С тех пор у меня не стало друга Фофеля. Бабка никогда больше не показывала мне страшный клык, – не улыбалась. В милиции, куда она написала заявление, мне оформили первый привод, заставили подписать какую-то бумагу, и отпустили.

Через год я снова убежал искать отца.

Глухая, холодная осень с силой хлопала входной дверью подъезда, не жалея своих ветреных порывов. Даже просто во двор не хотелось выходить, но очередной скандал с родителями принудил меня к действию. Уехал я довольно далеко, потому, что две ночи провёл в товарном вагоне. Замерзал страшно. А ещё, постоянно хотелось есть. На этом и погорел.

На какой-то станции, на перроне, подошёл к ларьку. Хотел выпросить что-нибудь, или стырить. А не додумался, что в углярке две ночи ехал, – только зубы, да глаза. За мой такой вид изловили меня и вернули домой. Снова в милиции составляли протокол. Снова отчим порол, пока не устал.

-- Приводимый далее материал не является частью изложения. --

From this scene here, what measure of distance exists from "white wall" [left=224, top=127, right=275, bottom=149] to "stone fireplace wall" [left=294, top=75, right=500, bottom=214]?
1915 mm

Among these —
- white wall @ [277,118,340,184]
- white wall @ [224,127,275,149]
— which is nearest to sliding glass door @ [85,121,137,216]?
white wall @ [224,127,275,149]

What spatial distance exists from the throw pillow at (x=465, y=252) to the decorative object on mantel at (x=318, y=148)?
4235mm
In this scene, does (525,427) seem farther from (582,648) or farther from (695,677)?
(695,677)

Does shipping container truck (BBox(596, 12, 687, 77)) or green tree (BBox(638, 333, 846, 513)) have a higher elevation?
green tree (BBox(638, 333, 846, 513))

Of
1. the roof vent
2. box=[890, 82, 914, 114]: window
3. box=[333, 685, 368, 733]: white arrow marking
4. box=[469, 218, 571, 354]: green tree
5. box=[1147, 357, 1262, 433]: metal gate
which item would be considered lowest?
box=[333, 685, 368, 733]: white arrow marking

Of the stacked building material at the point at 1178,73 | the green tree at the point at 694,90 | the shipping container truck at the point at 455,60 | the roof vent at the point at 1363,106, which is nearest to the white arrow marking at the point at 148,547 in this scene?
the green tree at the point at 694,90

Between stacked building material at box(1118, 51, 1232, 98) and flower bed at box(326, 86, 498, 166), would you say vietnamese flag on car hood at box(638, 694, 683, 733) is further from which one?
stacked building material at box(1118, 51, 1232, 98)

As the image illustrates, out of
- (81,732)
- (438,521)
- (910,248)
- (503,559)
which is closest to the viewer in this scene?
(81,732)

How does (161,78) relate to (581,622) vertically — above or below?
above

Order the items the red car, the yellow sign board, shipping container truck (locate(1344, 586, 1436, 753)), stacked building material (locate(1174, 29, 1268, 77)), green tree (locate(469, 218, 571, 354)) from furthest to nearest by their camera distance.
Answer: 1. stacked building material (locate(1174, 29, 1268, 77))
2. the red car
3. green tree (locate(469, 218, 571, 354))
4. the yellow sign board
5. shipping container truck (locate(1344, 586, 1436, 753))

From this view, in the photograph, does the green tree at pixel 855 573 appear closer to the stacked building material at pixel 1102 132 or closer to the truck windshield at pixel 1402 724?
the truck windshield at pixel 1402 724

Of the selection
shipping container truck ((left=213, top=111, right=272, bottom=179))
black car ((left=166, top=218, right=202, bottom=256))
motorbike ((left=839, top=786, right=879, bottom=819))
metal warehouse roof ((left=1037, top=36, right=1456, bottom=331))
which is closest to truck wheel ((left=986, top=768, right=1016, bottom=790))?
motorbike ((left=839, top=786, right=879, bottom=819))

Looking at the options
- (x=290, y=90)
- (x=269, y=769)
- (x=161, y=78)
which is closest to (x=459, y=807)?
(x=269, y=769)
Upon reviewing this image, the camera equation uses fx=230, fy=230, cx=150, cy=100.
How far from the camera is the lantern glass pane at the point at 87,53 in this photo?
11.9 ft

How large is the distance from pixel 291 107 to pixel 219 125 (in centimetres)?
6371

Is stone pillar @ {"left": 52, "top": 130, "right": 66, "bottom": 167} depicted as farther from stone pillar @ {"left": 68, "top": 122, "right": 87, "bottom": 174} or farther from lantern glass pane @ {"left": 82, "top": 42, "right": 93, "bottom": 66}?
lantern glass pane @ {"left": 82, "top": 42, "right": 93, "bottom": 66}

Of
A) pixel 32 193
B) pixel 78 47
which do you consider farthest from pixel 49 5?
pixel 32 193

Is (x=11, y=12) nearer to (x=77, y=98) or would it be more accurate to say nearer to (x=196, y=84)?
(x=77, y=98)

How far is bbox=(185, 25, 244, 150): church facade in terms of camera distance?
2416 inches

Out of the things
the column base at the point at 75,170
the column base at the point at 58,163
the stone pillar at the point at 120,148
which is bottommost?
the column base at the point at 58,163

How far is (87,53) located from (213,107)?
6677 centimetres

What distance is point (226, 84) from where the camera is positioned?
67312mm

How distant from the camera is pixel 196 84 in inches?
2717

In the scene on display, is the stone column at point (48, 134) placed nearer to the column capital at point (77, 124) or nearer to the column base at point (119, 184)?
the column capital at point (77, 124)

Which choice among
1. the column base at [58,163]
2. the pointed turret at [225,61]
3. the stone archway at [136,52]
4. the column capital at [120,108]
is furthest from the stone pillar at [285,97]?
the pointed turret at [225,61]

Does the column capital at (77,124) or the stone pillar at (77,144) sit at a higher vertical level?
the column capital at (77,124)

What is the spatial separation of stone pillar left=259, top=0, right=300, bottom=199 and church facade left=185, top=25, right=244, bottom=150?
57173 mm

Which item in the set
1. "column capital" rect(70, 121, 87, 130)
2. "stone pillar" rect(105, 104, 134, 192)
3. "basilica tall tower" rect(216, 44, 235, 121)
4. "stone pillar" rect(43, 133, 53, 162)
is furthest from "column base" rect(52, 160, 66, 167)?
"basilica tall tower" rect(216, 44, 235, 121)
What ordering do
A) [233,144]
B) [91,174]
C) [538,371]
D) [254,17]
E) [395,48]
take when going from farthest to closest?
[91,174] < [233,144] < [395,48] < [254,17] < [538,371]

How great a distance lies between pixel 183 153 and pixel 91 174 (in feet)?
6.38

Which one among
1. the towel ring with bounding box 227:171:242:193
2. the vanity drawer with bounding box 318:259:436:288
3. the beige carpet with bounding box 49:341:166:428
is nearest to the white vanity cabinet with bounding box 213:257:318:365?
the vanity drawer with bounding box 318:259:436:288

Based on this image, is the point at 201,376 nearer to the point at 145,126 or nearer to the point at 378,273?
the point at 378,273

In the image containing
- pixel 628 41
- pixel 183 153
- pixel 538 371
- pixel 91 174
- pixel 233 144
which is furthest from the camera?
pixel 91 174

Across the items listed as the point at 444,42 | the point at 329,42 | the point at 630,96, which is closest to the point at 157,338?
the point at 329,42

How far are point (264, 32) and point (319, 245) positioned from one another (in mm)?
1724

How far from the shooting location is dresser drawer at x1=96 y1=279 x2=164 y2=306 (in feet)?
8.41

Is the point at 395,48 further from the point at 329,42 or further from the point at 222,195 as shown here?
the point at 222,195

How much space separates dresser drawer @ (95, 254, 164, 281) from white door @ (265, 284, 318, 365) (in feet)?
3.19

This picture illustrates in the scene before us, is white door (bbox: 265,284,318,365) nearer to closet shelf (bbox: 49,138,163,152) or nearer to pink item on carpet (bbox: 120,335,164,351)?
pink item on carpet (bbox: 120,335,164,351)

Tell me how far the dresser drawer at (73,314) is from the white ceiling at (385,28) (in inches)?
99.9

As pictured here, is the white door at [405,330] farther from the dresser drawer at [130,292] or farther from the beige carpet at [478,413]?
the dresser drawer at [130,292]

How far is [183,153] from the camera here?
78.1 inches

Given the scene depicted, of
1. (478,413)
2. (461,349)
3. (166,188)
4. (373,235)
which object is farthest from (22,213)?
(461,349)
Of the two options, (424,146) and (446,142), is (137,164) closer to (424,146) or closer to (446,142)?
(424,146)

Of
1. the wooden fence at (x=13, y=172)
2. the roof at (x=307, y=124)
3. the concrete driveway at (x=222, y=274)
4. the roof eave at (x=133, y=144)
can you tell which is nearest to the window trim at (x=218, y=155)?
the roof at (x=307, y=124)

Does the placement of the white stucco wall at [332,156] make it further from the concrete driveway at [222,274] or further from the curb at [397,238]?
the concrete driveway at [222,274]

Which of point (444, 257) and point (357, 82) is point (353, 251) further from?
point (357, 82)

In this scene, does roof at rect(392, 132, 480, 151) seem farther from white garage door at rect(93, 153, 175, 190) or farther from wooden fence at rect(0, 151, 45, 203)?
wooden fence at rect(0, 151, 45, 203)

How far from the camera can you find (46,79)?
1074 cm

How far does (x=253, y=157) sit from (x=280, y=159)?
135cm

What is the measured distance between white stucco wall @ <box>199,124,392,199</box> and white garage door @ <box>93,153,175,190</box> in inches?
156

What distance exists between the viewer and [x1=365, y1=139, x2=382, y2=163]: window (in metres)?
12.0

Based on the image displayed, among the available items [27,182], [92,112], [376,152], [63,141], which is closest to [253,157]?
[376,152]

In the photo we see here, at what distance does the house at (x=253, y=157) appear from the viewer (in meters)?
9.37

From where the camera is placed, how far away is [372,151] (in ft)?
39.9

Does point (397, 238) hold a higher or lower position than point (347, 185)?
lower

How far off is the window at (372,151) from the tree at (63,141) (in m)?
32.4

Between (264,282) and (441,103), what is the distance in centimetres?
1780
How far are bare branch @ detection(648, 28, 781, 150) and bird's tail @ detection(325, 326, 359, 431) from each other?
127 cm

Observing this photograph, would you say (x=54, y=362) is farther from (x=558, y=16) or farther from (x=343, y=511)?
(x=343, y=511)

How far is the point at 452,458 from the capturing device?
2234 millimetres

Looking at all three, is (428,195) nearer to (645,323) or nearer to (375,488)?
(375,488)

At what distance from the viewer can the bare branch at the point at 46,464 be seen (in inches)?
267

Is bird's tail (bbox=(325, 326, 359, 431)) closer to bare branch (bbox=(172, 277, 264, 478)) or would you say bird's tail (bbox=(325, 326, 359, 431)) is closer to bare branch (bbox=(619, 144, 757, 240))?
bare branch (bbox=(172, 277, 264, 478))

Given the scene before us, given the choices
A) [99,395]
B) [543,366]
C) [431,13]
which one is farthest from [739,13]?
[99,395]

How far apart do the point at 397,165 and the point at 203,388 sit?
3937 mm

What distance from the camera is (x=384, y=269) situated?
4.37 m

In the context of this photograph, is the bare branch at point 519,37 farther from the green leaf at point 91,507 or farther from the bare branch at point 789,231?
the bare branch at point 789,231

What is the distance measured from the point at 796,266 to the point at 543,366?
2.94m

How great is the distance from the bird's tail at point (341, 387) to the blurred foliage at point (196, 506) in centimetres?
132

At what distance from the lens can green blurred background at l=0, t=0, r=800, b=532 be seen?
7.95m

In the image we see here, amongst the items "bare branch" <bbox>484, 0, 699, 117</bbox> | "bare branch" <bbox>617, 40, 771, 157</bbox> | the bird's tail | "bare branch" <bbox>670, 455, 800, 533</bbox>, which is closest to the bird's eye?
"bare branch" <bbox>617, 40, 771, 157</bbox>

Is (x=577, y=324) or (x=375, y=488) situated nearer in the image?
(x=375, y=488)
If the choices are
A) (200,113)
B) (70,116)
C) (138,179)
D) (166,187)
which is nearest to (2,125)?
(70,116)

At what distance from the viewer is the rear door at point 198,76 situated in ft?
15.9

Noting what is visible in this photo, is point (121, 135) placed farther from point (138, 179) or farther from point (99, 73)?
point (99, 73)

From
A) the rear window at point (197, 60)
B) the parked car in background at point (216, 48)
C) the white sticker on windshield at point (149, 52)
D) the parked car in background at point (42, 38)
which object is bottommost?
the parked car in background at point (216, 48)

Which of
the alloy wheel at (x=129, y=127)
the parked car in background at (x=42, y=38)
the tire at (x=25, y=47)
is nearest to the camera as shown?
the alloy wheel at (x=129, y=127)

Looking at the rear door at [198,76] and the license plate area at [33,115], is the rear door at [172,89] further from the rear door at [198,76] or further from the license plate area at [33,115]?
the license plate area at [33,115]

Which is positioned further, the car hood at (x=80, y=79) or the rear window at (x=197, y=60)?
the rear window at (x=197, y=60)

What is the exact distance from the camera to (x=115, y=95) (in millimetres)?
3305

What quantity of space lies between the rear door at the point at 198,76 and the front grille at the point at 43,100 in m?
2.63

В столе, в ящике, лежали три ложки, две вилки с кривыми и даже отломанными зубами и нож. Нож был совсем старый, с выточенной серединой. От этого он казался горбатым и совсем не страшным. Как я не сжимал его в руке, как не замахивался, ни страха, ни злости не появлялось. Пришлось отложить казнь отчима на более позднее время, пока не найдётся более подходящий нож. Не резать же его без злости. Подожду. Но казню, обязательно. Это стало моей навязчивой идеей. Я развивал и лелеял эту мечту, наслаждался самой мыслью о том, что я зарежу отчима. Мне было приятно. Немного пугало то, что он стал часто болеть, что-то там у него внутри.